EXERCISE TASK:
In the rows below, rename every "dirt path" to "hiking trail" and keep the rest of the text unchanged. Leave the pictures out of your answer.

Collection entries:
######
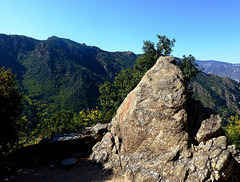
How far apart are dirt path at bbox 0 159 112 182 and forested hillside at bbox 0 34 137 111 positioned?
69.8 m

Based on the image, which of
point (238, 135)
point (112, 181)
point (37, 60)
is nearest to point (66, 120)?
point (112, 181)

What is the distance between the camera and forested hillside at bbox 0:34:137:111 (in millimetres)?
91594

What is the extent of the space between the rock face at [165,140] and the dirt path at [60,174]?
106 centimetres

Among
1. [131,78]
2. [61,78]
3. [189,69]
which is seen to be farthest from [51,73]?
[189,69]

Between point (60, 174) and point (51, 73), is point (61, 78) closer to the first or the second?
point (51, 73)

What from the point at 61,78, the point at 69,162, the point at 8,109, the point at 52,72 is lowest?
the point at 69,162

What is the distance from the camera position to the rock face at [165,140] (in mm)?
10547

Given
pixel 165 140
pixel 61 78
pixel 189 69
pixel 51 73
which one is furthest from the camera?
pixel 51 73

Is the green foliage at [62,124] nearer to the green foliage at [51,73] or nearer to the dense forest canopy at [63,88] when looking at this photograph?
the dense forest canopy at [63,88]

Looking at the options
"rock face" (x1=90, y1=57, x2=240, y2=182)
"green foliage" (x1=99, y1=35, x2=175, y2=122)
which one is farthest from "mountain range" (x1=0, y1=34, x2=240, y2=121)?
"rock face" (x1=90, y1=57, x2=240, y2=182)

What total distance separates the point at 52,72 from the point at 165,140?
127 meters

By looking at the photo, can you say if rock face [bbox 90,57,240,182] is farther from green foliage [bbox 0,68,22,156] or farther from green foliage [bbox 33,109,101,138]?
green foliage [bbox 33,109,101,138]

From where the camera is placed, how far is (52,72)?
12275 cm

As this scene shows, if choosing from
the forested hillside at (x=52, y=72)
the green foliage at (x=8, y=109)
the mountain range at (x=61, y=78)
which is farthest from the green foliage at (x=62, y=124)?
the forested hillside at (x=52, y=72)
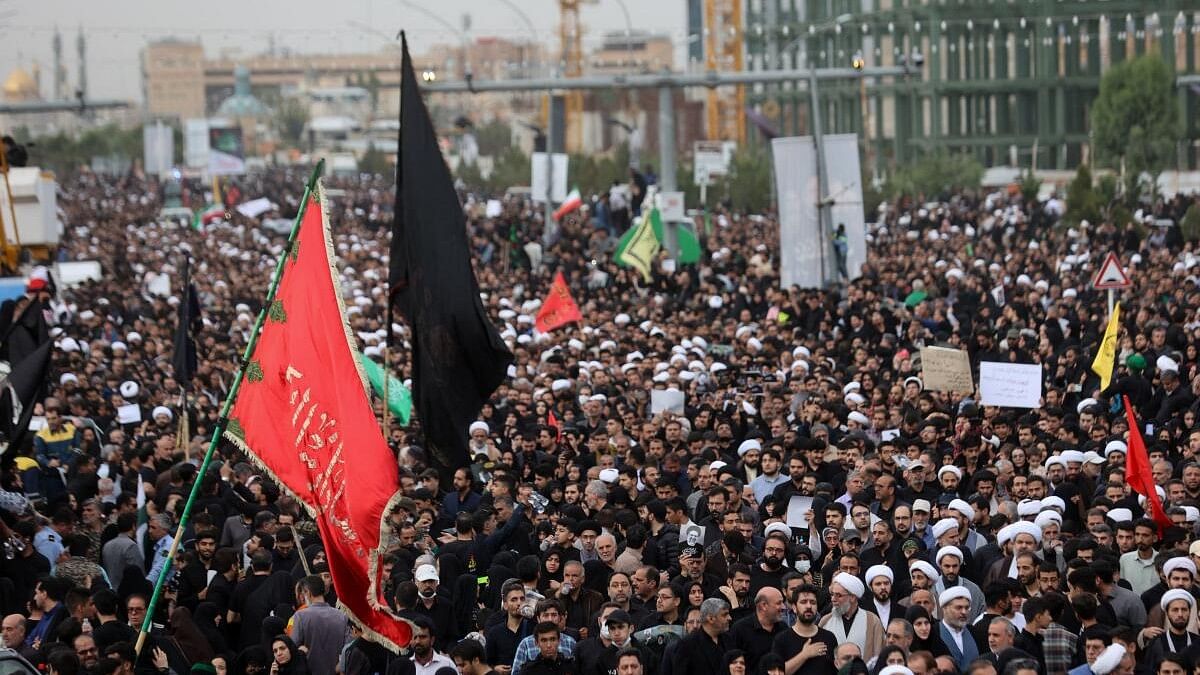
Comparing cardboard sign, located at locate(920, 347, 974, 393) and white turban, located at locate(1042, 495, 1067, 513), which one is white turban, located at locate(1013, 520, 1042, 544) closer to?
white turban, located at locate(1042, 495, 1067, 513)

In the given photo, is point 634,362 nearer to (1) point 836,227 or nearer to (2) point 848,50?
(1) point 836,227

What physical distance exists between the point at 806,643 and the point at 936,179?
53.8m

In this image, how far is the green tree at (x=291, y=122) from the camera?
176875 mm

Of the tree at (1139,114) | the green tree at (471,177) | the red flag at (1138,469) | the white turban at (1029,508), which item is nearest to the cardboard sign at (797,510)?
the white turban at (1029,508)

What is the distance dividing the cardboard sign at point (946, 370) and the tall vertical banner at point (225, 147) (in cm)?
5346

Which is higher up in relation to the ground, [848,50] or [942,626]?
[848,50]

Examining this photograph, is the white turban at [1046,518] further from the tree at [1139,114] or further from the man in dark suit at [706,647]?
the tree at [1139,114]

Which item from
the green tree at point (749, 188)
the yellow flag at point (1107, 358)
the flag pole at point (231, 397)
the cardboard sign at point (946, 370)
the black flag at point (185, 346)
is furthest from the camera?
the green tree at point (749, 188)

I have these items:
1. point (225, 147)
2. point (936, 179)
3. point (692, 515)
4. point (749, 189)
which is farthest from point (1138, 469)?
point (225, 147)

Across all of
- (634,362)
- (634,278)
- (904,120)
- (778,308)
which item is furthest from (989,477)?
(904,120)

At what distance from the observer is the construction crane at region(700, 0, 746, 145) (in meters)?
90.6

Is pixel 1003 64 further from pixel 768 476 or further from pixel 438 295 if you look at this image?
pixel 438 295

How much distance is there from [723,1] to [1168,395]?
88.0 meters

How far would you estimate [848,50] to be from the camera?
87.8 metres
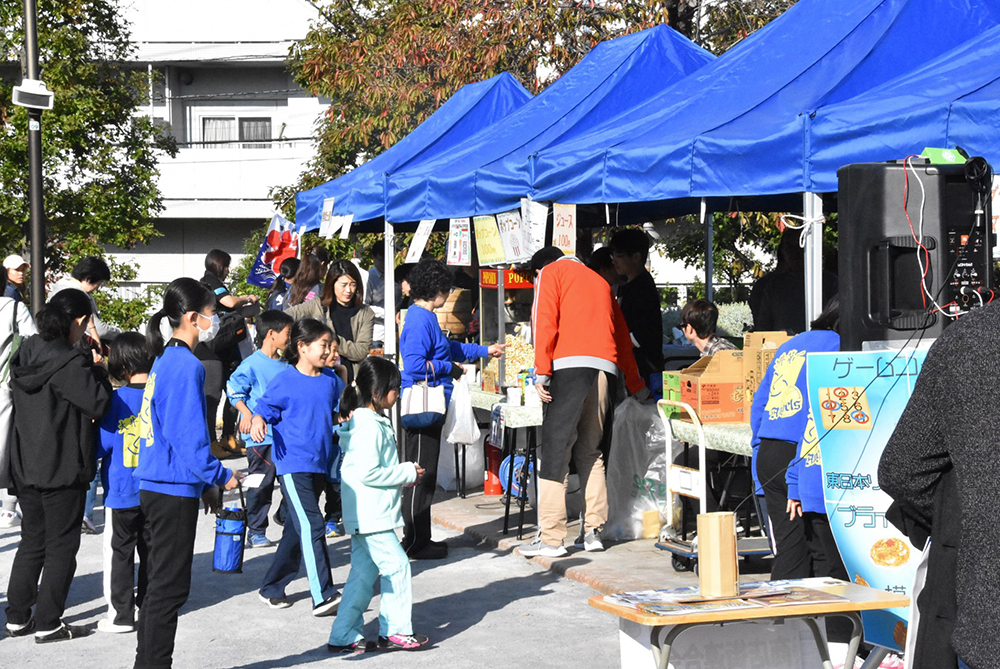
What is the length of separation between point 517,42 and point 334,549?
######
SOLUTION TO THIS EXERCISE:
How far apart are hiking trail at bbox 0 159 112 182 and forested hillside at bbox 0 34 137 111 positioned?
69.8 m

Based on the image, which of
point (238, 135)
point (112, 181)
point (37, 60)
is nearest to point (66, 120)?
point (112, 181)

What is the distance between the camera and forested hillside at bbox 0:34:137:111 (in millimetres)?
91594

What is the extent of the space between the rock face at [165,140] and the hiking trail at [60,174]?
106 centimetres

Among
1. [131,78]
2. [61,78]
3. [189,69]
which is seen to be farthest from [51,73]?
[189,69]

Between point (60, 174) and point (51, 73), is point (61, 78) closer to the first or the second?
point (51, 73)

What from the point at 61,78, the point at 69,162, the point at 8,109, the point at 52,72 is lowest?
the point at 69,162

What is the distance from the camera position to the rock face at [165,140] (in mm)?
10547

Given
pixel 165 140
pixel 61 78
pixel 189 69
pixel 51 73
which one is furthest from the camera?
pixel 51 73

Is the green foliage at [62,124] nearer to the green foliage at [51,73] or nearer to the dense forest canopy at [63,88] when looking at this photograph?
the dense forest canopy at [63,88]

Looking at the options
"rock face" (x1=90, y1=57, x2=240, y2=182)
"green foliage" (x1=99, y1=35, x2=175, y2=122)
which one is farthest from "mountain range" (x1=0, y1=34, x2=240, y2=121)?
"rock face" (x1=90, y1=57, x2=240, y2=182)

What total distance separates the point at 52,72 from the point at 165,140?
127 meters

By looking at the photo, can you say if rock face [bbox 90,57,240,182] is farther from green foliage [bbox 0,68,22,156] or farther from green foliage [bbox 33,109,101,138]?
green foliage [bbox 33,109,101,138]

From where the camera is placed, how far is (52,72)?
12275 cm

As this scene shows, if choosing from
the forested hillside at (x=52, y=72)
the green foliage at (x=8, y=109)
the mountain range at (x=61, y=78)
which is farthest from the green foliage at (x=62, y=124)?
the forested hillside at (x=52, y=72)
Comparing cardboard sign, located at locate(920, 347, 974, 393) and white turban, located at locate(1042, 495, 1067, 513), which one is white turban, located at locate(1013, 520, 1042, 544) closer to?
white turban, located at locate(1042, 495, 1067, 513)

In the given photo, is point 634,362 nearer to (1) point 836,227 or nearer to (2) point 848,50?
(1) point 836,227

What physical distance exists between the point at 806,643 and the point at 936,179?
53.8m

In this image, how far is the green tree at (x=291, y=122) from the camera?
176875 mm

Of the tree at (1139,114) | the green tree at (471,177) | the red flag at (1138,469) | the white turban at (1029,508), which item is nearest to the cardboard sign at (797,510)?
the white turban at (1029,508)

What is the distance dividing the cardboard sign at point (946, 370) and the tall vertical banner at point (225, 147) (in cm)?
5346

Which is higher up in relation to the ground, [848,50] or [942,626]?
[848,50]

Examining this photograph, is the white turban at [1046,518] further from the tree at [1139,114] or further from the man in dark suit at [706,647]?
the tree at [1139,114]

Which item from
the green tree at point (749, 188)
the yellow flag at point (1107, 358)
the flag pole at point (231, 397)
the cardboard sign at point (946, 370)
the black flag at point (185, 346)
is furthest from the camera?
the green tree at point (749, 188)

I have these items:
1. point (225, 147)
2. point (936, 179)
3. point (692, 515)
4. point (749, 189)
which is farthest from point (1138, 469)?
point (225, 147)

Across all of
- (634,362)
- (634,278)
- (904,120)
- (778,308)
which item is furthest from (989,477)?
(904,120)

At what distance from the observer is the construction crane at region(700, 0, 746, 145) (in meters)?
90.6

Is pixel 1003 64 further from pixel 768 476 or further from pixel 438 295 if you look at this image?
pixel 438 295

How much distance is there from [723,1] to [1168,395]?
88.0 meters

How far would you estimate [848,50] to be from the camera?
87.8 metres
What is the length of separation between point 517,42 and point 334,549?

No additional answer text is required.